Output, with no changes, the span of lines that opens with the line containing "Which is correct: is" and closes with the last line.

>> BEGIN

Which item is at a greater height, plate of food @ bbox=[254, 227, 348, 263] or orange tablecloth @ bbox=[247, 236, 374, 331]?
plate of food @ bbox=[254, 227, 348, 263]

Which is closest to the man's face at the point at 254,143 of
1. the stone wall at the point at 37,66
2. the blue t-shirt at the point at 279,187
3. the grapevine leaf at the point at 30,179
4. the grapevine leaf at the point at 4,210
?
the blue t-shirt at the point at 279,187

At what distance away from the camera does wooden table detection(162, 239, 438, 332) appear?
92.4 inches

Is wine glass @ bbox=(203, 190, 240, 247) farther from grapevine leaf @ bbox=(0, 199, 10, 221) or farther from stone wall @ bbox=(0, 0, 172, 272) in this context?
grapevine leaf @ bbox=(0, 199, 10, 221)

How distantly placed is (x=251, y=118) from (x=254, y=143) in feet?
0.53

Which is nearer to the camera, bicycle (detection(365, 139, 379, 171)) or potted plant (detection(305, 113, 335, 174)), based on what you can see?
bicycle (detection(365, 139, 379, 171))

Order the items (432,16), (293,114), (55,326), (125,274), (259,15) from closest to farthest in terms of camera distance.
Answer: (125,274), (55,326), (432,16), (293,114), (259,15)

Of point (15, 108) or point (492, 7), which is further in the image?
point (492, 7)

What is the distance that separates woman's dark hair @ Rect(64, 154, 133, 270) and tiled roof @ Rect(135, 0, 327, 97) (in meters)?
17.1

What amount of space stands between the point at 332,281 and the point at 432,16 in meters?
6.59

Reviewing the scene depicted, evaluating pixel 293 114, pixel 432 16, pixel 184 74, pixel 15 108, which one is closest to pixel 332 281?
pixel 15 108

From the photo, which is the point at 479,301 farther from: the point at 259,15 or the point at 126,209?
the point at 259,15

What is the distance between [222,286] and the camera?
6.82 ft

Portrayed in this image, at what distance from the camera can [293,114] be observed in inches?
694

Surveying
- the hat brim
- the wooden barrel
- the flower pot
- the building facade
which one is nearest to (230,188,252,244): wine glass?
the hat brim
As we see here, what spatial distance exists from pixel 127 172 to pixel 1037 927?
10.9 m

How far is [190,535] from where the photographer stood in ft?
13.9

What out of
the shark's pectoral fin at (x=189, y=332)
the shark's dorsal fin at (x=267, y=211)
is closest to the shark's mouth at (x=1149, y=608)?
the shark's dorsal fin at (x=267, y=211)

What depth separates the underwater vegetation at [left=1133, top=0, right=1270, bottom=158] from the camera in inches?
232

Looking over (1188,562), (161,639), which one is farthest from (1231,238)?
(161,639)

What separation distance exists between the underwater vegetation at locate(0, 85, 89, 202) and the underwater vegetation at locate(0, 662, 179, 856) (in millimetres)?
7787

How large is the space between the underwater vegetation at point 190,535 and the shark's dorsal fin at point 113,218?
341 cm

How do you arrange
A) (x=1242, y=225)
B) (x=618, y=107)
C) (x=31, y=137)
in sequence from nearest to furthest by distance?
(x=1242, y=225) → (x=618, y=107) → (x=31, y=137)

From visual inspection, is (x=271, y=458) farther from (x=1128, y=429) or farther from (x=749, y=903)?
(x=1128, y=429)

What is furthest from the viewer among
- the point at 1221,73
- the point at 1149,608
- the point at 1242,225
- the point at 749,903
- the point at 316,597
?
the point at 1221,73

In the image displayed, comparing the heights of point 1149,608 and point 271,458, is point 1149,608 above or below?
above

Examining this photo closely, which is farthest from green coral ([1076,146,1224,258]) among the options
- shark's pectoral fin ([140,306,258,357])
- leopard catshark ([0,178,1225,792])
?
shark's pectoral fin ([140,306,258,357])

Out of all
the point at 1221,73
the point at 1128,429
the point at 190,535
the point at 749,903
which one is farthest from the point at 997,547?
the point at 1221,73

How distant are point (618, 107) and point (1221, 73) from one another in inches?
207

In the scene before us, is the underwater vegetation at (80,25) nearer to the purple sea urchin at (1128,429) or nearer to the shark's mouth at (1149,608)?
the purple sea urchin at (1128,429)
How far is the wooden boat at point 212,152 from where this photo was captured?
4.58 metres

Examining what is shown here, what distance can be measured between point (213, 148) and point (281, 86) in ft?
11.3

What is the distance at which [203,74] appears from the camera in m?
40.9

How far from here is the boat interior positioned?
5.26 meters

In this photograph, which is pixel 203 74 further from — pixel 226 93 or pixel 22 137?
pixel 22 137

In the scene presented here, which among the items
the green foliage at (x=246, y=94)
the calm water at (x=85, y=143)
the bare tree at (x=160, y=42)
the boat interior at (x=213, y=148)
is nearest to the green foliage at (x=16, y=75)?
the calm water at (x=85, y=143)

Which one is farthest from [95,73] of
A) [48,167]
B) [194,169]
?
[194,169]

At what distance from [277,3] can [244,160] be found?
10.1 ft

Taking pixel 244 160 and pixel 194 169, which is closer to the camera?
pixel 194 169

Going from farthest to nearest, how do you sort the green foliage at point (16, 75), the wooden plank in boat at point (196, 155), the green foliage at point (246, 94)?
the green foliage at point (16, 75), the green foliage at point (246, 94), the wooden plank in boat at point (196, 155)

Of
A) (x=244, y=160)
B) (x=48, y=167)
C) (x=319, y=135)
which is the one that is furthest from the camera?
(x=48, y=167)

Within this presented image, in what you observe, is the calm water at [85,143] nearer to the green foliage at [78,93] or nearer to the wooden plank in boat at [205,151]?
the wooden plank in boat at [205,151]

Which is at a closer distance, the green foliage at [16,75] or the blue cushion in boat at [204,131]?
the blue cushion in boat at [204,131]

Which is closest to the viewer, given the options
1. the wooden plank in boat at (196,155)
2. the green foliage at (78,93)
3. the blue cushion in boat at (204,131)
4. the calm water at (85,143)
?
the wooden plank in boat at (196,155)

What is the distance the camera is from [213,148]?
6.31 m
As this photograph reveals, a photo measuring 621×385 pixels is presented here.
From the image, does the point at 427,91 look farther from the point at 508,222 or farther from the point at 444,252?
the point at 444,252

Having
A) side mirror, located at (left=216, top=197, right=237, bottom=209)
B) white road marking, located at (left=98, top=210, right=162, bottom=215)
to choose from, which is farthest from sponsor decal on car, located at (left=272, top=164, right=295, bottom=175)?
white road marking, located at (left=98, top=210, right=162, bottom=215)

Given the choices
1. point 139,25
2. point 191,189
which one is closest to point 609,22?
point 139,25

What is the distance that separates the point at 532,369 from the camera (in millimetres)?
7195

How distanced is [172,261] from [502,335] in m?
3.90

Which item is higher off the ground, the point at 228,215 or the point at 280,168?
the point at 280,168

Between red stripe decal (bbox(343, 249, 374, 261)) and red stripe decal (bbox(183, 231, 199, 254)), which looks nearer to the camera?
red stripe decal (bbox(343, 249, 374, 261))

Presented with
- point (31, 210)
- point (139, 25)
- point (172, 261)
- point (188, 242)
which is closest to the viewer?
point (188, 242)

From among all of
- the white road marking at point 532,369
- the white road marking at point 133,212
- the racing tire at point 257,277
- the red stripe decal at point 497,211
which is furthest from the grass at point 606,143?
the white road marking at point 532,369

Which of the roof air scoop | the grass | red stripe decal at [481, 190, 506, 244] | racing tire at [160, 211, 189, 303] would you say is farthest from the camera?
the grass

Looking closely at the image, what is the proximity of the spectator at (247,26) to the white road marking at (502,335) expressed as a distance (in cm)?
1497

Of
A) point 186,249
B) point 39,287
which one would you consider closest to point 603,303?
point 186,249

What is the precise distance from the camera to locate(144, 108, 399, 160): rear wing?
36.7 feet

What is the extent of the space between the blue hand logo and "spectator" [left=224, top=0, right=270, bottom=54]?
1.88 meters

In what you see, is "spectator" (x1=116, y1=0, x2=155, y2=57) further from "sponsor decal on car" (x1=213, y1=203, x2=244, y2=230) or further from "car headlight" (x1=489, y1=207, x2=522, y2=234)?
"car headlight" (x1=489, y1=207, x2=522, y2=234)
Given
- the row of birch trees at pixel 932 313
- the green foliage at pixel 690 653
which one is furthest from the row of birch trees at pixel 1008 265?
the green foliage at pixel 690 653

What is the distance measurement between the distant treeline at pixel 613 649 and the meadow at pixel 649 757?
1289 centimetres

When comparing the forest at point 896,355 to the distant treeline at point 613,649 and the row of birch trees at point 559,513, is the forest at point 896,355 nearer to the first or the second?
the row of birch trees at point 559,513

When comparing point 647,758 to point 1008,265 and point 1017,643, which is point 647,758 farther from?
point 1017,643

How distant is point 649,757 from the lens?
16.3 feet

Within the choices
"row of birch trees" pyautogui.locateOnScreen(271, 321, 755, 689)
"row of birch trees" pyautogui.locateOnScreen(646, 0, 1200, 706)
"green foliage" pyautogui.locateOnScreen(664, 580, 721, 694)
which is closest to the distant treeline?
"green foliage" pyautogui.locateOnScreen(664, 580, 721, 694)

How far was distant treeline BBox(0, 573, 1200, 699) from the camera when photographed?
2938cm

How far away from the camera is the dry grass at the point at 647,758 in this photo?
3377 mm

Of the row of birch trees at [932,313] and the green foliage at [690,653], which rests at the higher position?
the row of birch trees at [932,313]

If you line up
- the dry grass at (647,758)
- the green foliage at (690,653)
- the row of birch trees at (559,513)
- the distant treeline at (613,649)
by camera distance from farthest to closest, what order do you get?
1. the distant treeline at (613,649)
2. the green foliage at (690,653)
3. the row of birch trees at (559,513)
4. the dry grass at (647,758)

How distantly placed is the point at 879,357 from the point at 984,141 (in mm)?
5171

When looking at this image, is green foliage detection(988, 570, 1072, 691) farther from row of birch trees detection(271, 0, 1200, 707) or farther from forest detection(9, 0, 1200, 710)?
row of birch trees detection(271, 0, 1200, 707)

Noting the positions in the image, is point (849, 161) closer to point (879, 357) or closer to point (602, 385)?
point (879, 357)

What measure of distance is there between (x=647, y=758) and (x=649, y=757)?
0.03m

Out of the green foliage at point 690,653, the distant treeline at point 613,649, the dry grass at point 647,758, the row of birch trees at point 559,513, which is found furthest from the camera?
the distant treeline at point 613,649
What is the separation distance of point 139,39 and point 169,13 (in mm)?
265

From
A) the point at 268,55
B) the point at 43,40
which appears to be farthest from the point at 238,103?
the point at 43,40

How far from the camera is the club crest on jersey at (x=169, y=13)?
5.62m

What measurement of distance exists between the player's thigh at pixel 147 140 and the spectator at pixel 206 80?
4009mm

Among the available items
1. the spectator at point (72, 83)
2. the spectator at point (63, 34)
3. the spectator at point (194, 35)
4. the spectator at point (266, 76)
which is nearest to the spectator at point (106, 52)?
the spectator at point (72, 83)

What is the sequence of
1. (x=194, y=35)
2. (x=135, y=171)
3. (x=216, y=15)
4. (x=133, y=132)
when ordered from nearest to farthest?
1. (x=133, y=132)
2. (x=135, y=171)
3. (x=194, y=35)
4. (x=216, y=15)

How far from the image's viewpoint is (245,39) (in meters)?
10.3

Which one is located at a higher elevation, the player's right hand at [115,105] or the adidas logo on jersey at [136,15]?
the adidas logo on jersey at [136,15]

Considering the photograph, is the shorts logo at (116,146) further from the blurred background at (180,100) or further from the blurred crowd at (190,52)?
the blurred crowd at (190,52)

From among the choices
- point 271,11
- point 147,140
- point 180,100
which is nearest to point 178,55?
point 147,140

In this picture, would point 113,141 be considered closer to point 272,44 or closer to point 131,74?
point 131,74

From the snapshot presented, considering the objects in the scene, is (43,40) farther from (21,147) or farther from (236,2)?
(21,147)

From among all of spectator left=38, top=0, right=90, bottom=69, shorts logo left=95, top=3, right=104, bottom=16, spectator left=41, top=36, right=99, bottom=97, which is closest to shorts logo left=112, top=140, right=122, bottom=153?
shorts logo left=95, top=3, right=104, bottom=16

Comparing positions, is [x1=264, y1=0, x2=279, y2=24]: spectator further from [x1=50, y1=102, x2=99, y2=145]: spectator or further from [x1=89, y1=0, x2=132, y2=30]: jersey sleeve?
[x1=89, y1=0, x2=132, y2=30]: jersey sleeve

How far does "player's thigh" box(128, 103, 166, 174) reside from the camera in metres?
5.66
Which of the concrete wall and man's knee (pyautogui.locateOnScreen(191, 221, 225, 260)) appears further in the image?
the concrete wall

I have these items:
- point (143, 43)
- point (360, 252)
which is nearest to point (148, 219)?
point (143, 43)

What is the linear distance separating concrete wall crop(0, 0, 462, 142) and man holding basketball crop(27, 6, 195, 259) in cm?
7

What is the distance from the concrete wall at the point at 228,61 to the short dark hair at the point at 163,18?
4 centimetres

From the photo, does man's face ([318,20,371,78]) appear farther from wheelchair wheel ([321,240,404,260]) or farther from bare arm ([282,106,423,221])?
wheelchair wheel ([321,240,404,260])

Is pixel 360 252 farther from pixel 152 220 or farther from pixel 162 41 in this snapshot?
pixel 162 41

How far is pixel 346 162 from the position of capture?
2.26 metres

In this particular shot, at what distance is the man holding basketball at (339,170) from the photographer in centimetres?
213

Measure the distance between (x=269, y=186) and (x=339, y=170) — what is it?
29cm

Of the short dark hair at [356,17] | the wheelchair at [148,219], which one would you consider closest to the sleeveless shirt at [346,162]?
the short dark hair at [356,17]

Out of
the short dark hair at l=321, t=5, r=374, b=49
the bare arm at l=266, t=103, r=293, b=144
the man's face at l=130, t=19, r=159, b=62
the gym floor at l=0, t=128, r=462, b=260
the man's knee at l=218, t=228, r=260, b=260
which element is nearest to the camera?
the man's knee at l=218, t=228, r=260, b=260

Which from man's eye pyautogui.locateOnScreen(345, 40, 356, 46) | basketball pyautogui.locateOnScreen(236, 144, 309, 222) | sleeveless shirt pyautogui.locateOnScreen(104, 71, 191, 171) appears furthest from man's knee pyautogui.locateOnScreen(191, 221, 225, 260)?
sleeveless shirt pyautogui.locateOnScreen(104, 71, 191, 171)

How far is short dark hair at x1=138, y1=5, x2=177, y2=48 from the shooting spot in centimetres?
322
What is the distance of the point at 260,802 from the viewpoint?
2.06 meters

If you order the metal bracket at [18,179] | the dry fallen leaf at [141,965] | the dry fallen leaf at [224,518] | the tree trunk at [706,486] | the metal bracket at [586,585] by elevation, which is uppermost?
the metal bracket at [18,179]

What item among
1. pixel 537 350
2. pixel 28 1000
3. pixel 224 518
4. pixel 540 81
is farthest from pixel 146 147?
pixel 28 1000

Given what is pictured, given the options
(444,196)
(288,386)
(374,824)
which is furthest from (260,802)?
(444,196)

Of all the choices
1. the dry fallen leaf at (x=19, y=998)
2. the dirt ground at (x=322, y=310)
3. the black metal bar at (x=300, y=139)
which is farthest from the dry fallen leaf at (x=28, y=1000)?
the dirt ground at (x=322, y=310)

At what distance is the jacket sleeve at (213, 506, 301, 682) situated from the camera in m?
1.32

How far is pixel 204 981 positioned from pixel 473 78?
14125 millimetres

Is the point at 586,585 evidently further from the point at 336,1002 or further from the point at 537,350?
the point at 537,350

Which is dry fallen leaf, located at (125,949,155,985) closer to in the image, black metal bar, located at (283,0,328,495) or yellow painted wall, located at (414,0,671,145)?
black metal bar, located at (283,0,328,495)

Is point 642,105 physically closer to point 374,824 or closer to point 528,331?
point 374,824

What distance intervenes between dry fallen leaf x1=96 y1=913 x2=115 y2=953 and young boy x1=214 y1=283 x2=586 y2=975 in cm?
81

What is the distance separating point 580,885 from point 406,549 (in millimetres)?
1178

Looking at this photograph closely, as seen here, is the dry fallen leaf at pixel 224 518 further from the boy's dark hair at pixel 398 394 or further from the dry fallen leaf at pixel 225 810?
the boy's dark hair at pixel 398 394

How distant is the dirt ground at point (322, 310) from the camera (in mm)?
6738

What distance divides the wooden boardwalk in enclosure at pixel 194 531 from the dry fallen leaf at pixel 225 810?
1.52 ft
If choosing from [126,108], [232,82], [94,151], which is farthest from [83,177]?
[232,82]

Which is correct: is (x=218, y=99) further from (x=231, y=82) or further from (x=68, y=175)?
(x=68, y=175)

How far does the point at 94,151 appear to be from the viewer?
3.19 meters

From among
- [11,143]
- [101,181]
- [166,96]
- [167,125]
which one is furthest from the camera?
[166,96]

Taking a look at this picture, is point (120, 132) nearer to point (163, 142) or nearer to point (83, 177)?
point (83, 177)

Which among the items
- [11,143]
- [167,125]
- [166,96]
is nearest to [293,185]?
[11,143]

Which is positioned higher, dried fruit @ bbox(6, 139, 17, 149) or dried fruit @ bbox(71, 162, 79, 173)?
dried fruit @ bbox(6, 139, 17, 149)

>> END

• [EXERCISE SOLUTION]:
Which is correct: is (x=218, y=99) further from (x=231, y=82) or further from (x=68, y=175)?
(x=68, y=175)

How far does the point at 94,151 appear to be from the viewer?
3.19 meters

From among
- [11,143]
- [101,181]
- [166,96]
- [167,125]
which one is furthest from the camera?
[166,96]

Taking a look at this picture, is point (120, 132) nearer to point (163, 142) or nearer to point (83, 177)?
point (83, 177)

Which among the items
- [11,143]
- [167,125]
- [166,96]
is nearest to [293,185]?
[11,143]

Which is positioned higher, dried fruit @ bbox(6, 139, 17, 149) or dried fruit @ bbox(71, 162, 79, 173)?
dried fruit @ bbox(6, 139, 17, 149)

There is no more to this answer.